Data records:
** Start **

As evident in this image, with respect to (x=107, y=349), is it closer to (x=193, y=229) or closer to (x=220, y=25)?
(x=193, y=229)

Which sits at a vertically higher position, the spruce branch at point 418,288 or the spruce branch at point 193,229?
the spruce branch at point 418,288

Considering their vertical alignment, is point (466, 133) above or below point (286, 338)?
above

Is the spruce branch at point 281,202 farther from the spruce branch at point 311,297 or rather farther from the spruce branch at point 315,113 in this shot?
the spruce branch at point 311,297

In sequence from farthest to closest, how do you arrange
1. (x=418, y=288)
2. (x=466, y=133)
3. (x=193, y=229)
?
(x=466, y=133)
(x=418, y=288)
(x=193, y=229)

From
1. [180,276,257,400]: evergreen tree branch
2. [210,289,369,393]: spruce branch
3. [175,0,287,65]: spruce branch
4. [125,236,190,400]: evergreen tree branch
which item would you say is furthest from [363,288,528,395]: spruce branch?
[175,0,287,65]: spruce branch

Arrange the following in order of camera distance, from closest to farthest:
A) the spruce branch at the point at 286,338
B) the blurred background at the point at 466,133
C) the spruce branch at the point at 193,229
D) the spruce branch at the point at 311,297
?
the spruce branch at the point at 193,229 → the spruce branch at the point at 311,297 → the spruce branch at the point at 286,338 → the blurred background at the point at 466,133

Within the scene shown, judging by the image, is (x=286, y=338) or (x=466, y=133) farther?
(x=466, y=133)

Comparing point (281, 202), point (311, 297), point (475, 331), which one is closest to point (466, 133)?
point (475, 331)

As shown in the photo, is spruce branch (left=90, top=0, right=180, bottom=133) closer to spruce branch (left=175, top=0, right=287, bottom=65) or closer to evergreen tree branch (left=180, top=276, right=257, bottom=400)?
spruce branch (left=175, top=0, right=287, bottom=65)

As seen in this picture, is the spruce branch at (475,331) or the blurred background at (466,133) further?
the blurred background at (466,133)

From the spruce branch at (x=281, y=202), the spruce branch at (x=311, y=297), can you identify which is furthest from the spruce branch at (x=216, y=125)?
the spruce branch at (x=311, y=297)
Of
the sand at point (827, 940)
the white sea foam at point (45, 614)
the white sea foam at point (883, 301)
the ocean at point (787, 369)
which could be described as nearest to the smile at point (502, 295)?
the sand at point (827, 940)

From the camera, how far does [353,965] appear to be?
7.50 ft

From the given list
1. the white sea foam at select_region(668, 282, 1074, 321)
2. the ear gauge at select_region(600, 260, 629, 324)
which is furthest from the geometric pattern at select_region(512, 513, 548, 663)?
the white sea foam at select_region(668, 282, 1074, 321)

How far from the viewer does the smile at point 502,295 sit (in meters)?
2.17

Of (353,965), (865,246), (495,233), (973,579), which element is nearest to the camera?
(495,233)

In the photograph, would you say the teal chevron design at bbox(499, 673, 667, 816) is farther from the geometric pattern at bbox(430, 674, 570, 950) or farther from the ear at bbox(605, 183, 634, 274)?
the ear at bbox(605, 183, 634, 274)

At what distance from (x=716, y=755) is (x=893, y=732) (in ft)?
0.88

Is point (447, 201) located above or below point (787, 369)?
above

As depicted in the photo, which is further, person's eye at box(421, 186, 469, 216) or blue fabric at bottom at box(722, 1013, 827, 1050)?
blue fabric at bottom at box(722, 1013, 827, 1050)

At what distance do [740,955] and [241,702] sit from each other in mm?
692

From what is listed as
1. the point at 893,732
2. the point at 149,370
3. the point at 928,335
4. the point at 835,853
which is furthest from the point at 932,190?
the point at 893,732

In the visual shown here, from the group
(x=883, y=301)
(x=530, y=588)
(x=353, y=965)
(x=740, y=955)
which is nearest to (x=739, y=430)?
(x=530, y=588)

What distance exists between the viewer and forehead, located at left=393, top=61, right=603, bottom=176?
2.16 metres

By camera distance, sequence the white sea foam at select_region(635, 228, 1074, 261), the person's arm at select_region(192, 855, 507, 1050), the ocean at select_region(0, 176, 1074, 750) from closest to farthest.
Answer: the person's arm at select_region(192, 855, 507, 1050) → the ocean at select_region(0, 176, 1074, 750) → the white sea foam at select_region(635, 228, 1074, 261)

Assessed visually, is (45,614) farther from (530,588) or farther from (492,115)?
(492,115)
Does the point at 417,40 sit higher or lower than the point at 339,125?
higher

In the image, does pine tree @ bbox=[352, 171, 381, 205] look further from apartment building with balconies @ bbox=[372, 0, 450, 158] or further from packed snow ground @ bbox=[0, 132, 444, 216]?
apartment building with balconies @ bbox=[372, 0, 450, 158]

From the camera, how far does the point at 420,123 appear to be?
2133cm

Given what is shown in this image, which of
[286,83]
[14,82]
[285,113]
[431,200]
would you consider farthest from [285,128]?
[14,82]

** End **

OBJECTIVE: Copy the rows from the line containing "From the camera, how far does the" through the end of the rows, including both ends, with the requests unchanged. In the answers, multiply every distance and coordinate by 1.55 and round each result to a whole number, rounding halves up.

THE RESULT:
From the camera, how far does the point at 420,123 appear to be?
3306cm

Given what is shown in this image, which of
[286,83]
[14,82]
[285,113]
[431,200]
would you consider farthest from [285,128]?
[22,127]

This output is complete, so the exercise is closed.